8. Check that the AutoTLS server has added the `_acme-challenge.{b36peerid}.libp2p.direct` `TXT` and the `dashed-public-ip-address.{b36peerid}.libp2p.direct` `A` DNS resource records.
9. Notify ACME server of challenge completion so it can lookup the DNS resource records.
1. Get URL from `dns01challenge["url"]`
2. Send an empty signed JSON payload (`{}`) to the ACME server using the `kid` obtained from the ACME registration step and get the response from the server (`completedResponse`).
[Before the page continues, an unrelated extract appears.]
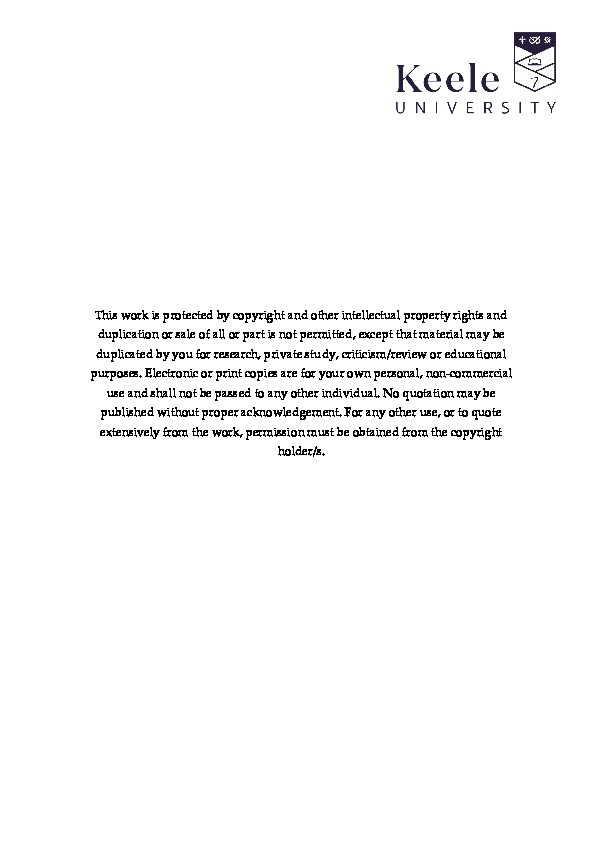 Keele
UNIVERSITY

This work is protected by copyright and other intellectual property rights and duplication or sale of all or part is not permitted, except that material may be duplicated by you for research, private study, criticism/review or educational purposes. Electronic or print copies are for your own personal, non-commercial use and shall not be passed to any other individual. No quotation may be published without proper acknowledgement. For any other use, or to quote extensively from the work, permission must be obtained from the copyright holder/s.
3. From `completedResponse`, the `url` field from the JSON body by `GET`ting it, again with `kid` signing.
10. Wait for ACME server to finish testing the domain.
- The response from the polling will contain a `status` field that will be `pending` while ACME is still testing the challenge, and `valid` or `invalid` when it's done.
11. Download certificate from ACME server.